-- THE REQUEST --
List each line in the material below that contains the word "monitor".

-- EXTRACTED INFORMATION --
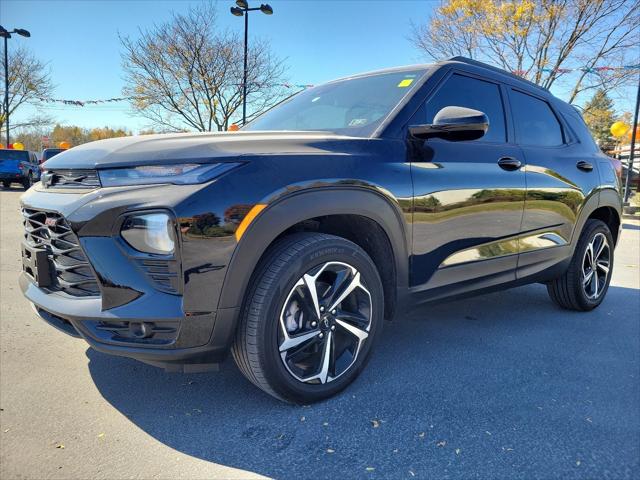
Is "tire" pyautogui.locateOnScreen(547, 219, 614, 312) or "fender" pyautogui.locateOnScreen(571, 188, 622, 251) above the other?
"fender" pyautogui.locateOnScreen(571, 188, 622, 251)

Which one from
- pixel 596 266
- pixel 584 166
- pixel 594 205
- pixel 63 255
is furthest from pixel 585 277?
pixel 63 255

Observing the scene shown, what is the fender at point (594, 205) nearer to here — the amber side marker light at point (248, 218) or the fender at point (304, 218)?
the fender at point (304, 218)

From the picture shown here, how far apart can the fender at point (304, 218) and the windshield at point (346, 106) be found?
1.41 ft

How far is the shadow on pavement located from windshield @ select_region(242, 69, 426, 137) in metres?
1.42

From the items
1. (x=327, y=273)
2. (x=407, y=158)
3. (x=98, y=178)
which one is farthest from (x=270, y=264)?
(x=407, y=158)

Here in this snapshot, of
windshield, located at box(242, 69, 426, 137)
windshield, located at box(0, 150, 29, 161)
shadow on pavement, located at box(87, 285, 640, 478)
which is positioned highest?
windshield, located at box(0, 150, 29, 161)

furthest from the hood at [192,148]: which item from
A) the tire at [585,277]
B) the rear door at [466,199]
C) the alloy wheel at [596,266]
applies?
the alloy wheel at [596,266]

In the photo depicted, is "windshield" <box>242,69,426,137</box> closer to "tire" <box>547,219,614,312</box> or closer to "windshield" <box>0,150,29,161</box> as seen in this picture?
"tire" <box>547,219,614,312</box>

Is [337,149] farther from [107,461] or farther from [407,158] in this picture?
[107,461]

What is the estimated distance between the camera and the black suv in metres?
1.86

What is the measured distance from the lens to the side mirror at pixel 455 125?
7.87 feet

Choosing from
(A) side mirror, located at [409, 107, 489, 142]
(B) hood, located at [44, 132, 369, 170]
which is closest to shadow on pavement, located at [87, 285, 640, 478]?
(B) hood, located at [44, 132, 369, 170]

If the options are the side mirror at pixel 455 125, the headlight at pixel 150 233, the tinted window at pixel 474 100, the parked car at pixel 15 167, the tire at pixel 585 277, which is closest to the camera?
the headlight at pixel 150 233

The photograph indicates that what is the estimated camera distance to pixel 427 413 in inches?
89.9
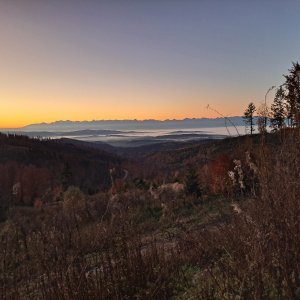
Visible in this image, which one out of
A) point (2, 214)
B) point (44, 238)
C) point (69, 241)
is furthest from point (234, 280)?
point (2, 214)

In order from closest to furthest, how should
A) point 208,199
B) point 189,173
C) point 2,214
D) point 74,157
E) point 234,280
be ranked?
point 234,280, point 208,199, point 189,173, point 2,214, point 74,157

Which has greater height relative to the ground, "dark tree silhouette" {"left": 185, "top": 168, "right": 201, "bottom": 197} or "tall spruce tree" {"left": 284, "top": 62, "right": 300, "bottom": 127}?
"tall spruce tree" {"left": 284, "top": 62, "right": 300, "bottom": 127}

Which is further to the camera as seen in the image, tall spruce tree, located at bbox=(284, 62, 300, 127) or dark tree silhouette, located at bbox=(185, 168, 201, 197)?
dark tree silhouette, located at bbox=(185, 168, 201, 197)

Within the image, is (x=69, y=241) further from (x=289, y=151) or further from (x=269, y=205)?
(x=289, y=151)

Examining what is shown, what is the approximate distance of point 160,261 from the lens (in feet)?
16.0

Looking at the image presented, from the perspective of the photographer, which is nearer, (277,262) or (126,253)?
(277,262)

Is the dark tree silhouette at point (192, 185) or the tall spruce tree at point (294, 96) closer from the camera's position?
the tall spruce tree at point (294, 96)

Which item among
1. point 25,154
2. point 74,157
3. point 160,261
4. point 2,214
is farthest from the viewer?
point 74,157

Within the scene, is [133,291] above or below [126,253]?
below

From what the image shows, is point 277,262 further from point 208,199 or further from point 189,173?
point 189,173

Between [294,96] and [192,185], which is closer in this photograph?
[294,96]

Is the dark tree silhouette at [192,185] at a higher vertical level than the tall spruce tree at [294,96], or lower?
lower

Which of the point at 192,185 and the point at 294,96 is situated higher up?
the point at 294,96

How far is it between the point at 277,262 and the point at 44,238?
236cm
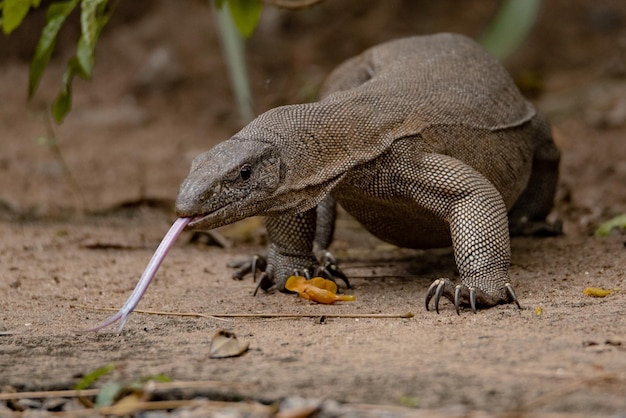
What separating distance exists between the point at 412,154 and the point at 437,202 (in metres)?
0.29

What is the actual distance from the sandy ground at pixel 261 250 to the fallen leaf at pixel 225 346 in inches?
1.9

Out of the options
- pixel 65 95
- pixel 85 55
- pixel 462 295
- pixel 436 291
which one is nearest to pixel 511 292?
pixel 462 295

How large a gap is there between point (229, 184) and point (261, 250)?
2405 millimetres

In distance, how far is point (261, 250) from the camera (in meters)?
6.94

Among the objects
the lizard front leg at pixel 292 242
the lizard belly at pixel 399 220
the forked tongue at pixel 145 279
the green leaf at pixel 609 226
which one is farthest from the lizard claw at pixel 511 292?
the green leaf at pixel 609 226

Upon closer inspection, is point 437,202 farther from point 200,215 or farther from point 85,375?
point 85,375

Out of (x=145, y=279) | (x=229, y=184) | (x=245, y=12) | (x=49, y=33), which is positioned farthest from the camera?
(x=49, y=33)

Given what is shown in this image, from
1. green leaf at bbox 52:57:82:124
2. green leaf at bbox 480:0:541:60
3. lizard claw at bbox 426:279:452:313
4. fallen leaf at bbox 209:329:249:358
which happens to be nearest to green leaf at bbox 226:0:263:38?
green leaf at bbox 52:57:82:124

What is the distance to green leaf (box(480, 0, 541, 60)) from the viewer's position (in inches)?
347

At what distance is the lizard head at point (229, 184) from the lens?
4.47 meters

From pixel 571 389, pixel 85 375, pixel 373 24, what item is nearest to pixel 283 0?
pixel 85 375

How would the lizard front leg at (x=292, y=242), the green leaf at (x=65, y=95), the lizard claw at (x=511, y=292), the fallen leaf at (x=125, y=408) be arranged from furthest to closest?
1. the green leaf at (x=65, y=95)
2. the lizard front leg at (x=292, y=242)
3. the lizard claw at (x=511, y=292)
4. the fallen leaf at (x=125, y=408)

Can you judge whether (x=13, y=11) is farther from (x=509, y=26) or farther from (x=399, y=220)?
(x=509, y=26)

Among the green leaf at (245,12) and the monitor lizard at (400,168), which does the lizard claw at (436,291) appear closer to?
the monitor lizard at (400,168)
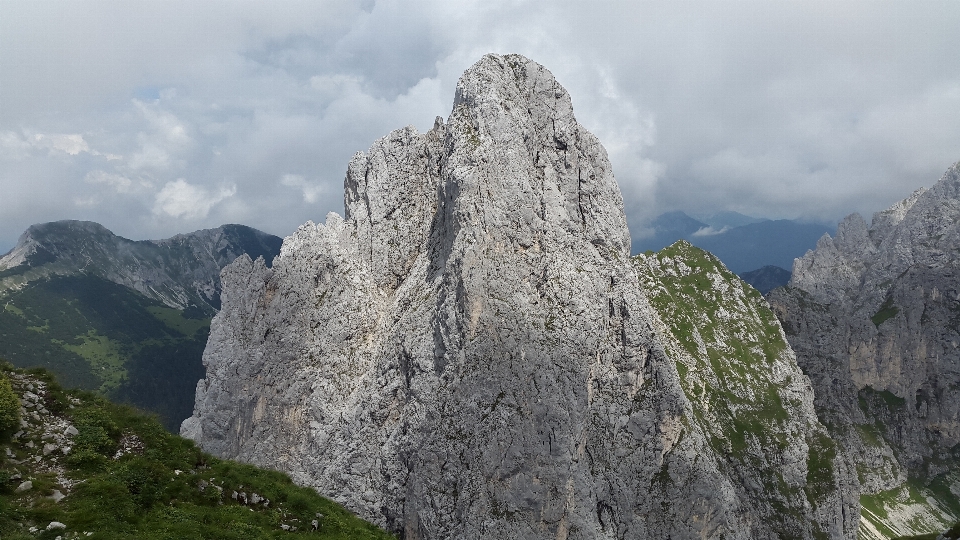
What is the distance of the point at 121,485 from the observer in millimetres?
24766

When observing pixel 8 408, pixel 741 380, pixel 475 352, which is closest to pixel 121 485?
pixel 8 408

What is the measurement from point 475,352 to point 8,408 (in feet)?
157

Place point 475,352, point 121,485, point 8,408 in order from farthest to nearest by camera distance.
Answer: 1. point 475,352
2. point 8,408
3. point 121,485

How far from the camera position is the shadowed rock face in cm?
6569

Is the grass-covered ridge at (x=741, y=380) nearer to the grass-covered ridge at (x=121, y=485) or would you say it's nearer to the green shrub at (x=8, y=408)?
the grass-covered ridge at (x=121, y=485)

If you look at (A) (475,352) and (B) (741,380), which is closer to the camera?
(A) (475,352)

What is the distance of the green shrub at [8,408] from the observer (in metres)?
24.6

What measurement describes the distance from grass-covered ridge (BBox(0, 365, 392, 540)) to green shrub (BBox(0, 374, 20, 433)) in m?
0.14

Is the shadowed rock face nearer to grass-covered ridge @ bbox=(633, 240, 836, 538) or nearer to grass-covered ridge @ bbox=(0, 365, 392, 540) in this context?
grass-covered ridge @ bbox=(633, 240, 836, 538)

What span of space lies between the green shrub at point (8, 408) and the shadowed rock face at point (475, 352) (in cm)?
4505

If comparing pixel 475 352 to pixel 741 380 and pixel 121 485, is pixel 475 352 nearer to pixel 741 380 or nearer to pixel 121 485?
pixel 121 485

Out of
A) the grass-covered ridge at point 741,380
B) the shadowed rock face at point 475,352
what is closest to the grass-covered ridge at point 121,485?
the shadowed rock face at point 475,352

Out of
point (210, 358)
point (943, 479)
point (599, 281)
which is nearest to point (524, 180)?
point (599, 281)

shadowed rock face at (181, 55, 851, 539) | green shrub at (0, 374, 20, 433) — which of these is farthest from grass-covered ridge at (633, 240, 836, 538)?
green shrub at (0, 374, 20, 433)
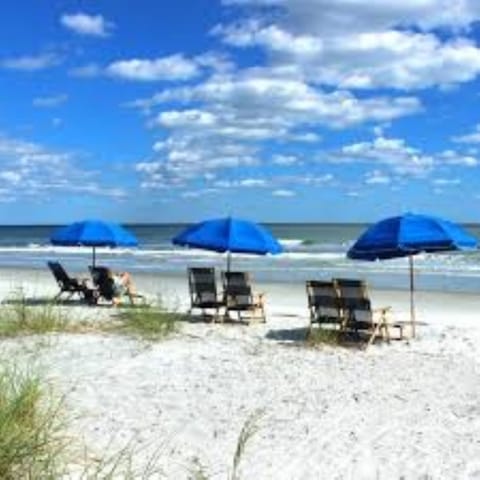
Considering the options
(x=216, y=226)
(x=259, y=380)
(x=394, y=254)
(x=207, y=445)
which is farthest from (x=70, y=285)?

--

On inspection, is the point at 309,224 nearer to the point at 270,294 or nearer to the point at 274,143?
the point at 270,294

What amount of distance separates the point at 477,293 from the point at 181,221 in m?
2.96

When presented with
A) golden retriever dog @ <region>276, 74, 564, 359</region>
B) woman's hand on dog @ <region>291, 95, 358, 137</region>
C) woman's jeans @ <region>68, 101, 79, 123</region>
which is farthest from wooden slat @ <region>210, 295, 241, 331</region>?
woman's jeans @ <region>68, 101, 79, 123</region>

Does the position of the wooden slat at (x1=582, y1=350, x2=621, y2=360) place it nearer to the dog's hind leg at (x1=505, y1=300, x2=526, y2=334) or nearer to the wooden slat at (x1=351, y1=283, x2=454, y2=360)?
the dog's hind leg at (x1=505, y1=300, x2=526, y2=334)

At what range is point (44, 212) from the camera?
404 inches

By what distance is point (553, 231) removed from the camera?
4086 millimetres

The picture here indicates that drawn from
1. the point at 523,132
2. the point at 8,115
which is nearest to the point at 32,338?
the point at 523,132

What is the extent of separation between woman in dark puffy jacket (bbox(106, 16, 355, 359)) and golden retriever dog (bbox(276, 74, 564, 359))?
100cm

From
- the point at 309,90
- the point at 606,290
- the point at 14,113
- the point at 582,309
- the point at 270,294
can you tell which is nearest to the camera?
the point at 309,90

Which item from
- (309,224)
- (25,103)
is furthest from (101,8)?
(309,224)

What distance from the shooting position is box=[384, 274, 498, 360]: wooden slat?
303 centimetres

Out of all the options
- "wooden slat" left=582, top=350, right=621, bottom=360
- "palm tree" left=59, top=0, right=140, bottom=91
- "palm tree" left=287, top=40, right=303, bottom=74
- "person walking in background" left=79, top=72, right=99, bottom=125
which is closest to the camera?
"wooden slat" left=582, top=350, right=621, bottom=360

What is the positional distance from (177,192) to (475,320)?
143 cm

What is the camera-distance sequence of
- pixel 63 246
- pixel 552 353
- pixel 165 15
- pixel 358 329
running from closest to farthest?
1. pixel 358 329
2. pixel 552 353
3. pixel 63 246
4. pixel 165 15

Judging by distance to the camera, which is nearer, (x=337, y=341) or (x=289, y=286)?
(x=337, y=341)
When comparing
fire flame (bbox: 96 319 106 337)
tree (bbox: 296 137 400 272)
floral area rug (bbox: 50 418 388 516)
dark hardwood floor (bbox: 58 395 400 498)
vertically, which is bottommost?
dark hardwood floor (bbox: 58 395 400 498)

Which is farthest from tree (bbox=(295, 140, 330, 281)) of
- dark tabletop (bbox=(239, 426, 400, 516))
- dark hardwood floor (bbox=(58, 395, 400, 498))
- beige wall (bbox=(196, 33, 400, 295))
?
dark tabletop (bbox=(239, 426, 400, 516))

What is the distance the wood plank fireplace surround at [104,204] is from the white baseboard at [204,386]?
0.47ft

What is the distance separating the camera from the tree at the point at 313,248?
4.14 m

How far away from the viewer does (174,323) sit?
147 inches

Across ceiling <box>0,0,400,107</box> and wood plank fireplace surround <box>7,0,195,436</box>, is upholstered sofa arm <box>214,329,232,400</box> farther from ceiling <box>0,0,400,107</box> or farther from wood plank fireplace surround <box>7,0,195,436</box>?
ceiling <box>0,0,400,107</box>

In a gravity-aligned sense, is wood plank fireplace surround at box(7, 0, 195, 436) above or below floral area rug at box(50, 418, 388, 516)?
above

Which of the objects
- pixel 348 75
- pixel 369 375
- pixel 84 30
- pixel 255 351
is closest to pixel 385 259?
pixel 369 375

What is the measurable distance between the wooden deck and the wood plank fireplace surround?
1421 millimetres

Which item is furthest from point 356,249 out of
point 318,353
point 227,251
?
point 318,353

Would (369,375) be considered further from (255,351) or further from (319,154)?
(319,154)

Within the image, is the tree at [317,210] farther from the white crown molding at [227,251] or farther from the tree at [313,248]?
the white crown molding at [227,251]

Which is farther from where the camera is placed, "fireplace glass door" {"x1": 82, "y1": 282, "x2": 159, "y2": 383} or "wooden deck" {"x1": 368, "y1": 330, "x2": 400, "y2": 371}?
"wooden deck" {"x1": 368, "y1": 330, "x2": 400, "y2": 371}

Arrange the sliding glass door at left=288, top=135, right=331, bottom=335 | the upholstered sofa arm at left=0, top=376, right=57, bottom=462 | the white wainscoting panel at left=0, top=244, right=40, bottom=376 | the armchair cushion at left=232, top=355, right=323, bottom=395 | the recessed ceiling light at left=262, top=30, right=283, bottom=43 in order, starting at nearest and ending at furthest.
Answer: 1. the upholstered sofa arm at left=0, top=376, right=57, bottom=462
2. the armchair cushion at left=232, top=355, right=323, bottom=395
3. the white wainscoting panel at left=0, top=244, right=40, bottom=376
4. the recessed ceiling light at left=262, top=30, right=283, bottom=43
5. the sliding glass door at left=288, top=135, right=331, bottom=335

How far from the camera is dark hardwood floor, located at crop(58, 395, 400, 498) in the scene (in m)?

-- FULL SOLUTION --
Among the green leaf at (245,12) and the monitor lizard at (400,168), which does the lizard claw at (436,291) appear closer to?
the monitor lizard at (400,168)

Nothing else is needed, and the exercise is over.